# Instructions to follow
Copy the passage on the Ice Age Art exhibition between "Don't forget your" and "on a stick.", inclusive, substituting "battering ram" for "sledgehammer".

*** Opening of Text passage ***

Don't forget your glasses at the British Museum's new exhibition: most of the pieces in Ice Age Art would fit on a reindeer rib. Whatever this work was for, it was not intended to be displayed in a museum.
Yet despite their midget dimensions, these artworks have the clout of a sledgehammer. Around 40,000 years ago, our oldest ancestors picked up pieces of flint and began incising images of their world: lions, bison, mammoths, horses, deer, fish, birds – and women, women, women: women as overblown as Lucian Freud's benefits supervisor, women with curvaceous thighs and sturdy legs, women who are no more than a sex triangle suggesting childbirth or voluptuous breasts on a stick.
"Art," said John Berger in words displayed at the entrance, "is like a foal that can walk straight away." Some of these works are rejects: it is mortifying that "the oldest known work of art from England", from the Robin Hood cave in Derbyshire, should be a clumsy sketch of a horse that someone later scribbled over. Many are fiendishly accomplished, not dashed off in spare moments between hunts. It took a modern German craftsman 400 hours to reproduce the marvellous smiling Lion Man. The original is currently under reconstruction following the discovery of more fragments. These pieces were valued highly.

*** Close of Text passage ***
*** Opening of Data supplied ***

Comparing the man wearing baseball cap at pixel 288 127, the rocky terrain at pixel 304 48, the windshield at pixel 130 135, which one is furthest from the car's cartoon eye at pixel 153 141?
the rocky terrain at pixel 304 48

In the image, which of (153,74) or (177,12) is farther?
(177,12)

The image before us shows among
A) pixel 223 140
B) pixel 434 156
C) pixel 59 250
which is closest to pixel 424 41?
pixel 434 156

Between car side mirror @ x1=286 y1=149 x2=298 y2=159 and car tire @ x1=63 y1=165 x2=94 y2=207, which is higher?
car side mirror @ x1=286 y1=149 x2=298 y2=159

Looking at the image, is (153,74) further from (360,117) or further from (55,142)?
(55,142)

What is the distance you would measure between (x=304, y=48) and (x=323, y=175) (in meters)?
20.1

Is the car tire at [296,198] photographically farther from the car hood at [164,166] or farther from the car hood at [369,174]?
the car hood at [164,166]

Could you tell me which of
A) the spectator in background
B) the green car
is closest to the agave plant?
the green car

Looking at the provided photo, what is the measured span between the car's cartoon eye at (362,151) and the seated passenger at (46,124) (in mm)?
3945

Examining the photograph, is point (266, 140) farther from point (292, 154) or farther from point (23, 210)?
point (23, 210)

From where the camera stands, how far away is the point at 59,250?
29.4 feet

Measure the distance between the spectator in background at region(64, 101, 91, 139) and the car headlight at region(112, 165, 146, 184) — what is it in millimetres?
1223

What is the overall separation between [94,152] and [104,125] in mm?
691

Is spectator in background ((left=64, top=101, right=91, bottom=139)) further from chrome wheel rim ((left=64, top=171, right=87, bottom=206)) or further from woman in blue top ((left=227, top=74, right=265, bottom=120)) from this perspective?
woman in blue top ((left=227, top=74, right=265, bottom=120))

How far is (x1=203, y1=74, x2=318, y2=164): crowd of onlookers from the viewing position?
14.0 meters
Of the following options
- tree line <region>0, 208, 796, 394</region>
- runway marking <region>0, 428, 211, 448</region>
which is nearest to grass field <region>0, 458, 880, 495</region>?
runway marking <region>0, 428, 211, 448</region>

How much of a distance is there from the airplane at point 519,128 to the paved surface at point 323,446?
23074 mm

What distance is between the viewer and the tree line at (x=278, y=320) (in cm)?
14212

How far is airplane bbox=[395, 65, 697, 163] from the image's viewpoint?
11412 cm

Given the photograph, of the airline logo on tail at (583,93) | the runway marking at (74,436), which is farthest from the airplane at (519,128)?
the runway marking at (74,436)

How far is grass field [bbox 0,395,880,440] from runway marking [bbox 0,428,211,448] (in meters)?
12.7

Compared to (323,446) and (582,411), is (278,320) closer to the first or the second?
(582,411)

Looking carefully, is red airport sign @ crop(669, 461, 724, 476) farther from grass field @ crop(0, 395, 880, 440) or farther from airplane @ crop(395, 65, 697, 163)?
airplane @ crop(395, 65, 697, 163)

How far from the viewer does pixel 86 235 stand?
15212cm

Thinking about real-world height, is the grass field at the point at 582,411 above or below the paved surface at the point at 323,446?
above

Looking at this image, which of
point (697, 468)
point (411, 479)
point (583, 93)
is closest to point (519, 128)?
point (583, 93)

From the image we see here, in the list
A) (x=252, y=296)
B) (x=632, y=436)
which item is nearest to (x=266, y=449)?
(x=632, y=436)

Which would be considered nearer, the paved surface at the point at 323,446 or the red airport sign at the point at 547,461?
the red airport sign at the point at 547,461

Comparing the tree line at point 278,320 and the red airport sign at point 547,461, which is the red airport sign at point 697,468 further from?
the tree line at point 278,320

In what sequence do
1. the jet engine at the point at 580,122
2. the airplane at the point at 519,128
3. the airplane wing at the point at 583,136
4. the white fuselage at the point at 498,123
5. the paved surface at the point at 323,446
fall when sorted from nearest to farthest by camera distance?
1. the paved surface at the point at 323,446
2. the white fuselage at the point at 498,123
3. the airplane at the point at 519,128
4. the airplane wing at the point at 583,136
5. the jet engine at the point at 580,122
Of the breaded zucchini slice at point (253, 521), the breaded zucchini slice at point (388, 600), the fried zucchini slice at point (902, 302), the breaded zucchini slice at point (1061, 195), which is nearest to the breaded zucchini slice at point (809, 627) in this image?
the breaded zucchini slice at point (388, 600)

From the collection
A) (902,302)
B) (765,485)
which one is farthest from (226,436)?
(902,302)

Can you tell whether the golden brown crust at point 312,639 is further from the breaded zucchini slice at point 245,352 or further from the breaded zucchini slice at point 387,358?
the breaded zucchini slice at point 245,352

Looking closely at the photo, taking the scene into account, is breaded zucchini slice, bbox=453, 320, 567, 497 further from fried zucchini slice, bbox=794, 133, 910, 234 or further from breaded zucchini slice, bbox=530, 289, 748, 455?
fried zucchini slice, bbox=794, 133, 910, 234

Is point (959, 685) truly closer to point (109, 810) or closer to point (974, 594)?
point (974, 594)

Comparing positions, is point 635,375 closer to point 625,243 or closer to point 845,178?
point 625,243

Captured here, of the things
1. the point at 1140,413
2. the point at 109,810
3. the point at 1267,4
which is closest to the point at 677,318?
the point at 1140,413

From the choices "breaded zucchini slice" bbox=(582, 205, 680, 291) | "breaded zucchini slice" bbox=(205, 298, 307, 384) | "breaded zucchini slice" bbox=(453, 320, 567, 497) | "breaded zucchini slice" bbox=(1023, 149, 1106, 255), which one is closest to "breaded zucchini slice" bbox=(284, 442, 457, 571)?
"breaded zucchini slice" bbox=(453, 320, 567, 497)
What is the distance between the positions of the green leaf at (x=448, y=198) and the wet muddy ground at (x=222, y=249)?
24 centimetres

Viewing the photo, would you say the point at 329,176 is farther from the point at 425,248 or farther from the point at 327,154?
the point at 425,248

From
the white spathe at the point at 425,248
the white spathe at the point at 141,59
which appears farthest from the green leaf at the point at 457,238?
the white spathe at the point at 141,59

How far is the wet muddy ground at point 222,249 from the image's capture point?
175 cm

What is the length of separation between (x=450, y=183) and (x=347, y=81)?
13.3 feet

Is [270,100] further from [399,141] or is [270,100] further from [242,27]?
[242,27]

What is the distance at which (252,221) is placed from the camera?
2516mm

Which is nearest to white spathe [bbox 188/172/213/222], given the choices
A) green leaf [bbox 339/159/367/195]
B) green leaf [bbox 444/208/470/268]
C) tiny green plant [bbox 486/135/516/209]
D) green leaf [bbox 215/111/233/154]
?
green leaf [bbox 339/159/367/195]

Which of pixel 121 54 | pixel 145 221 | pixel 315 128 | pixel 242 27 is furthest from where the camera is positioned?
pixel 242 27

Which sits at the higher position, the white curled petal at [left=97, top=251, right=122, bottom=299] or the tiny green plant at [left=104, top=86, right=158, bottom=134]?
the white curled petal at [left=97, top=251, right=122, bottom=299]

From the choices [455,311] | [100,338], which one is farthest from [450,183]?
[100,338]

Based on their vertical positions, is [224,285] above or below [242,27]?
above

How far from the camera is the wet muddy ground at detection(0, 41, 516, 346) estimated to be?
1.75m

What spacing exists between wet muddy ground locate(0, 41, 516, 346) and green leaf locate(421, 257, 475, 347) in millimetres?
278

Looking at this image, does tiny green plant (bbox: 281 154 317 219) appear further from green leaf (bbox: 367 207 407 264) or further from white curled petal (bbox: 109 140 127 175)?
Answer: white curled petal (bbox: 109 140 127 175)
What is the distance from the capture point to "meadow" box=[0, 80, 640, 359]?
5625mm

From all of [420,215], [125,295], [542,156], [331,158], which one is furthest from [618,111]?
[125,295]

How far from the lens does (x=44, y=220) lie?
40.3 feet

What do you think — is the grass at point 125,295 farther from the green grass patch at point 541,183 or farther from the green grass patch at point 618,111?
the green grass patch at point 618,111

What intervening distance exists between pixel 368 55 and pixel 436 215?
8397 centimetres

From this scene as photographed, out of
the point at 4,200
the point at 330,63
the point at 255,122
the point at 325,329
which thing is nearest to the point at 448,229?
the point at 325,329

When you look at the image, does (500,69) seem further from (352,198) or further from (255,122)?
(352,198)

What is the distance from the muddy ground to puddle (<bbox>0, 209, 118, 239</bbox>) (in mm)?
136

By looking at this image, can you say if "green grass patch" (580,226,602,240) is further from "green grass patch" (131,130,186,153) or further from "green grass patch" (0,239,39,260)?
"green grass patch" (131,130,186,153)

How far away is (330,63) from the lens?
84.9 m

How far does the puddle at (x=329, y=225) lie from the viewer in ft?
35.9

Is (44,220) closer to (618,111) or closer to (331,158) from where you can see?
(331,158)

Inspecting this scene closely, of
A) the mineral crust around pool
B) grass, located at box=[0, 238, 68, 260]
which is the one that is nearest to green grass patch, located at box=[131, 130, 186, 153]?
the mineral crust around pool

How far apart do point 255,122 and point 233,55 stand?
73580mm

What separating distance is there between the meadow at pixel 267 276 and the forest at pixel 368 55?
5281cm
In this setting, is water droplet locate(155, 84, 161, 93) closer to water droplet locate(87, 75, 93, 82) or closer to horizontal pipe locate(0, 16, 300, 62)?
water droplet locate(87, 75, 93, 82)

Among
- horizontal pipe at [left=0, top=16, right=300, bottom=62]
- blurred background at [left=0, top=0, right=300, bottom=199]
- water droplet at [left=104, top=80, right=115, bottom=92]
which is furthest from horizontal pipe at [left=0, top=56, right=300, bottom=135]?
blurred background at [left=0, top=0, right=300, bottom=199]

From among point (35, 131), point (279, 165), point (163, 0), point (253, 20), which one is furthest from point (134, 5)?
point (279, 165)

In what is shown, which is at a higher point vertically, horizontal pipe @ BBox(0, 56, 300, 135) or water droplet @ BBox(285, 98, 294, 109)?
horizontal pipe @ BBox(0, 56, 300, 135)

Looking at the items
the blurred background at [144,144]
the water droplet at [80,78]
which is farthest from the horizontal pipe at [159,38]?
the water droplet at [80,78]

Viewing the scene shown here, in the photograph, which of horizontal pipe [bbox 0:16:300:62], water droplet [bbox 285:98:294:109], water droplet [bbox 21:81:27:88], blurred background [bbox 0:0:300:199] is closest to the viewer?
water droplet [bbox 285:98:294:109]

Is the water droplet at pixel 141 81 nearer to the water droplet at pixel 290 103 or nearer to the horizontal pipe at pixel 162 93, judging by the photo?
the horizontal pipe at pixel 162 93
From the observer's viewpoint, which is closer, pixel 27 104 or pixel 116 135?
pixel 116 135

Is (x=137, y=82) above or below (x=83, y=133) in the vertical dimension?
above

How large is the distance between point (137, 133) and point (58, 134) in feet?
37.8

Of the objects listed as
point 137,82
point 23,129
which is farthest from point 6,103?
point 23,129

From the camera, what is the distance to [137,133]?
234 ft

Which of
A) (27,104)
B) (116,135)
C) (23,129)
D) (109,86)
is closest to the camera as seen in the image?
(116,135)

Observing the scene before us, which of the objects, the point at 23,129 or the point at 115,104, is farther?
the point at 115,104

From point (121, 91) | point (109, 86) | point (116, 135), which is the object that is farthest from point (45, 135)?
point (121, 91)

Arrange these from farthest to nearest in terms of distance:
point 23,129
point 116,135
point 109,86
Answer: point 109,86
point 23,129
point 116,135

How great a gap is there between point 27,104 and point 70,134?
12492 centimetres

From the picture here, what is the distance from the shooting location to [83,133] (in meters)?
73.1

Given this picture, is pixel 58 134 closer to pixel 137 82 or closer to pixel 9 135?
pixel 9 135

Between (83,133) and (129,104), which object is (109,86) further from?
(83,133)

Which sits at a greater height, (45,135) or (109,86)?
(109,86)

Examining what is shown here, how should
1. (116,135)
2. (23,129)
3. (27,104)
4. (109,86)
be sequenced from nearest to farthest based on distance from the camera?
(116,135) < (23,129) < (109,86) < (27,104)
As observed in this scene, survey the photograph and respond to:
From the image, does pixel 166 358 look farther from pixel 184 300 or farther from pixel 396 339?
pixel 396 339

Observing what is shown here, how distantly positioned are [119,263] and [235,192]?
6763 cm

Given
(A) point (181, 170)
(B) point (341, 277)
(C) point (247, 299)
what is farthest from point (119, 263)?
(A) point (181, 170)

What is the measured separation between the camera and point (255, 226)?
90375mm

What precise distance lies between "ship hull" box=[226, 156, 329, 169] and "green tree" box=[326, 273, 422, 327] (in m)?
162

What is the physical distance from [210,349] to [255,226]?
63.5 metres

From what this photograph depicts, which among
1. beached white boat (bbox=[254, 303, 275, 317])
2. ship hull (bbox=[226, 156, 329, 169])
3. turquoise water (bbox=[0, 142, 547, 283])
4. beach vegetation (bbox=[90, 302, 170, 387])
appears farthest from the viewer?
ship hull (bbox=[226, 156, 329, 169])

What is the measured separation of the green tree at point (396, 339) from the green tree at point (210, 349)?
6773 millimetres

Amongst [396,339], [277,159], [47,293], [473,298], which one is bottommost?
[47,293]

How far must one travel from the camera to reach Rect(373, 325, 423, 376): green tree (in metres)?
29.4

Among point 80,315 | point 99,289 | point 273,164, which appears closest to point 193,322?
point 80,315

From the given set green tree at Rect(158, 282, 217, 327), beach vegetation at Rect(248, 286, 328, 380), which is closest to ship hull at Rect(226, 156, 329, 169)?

*** Close of Data supplied ***

# Solution to the exercise
Don't forget your glasses at the British Museum's new exhibition: most of the pieces in Ice Age Art would fit on a reindeer rib. Whatever this work was for, it was not intended to be displayed in a museum.
Yet despite their midget dimensions, these artworks have the clout of a battering ram. Around 40,000 years ago, our oldest ancestors picked up pieces of flint and began incising images of their world: lions, bison, mammoths, horses, deer, fish, birds – and women, women, women: women as overblown as Lucian Freud's benefits supervisor, women with curvaceous thighs and sturdy legs, women who are no more than a sex triangle suggesting childbirth or voluptuous breasts on a stick.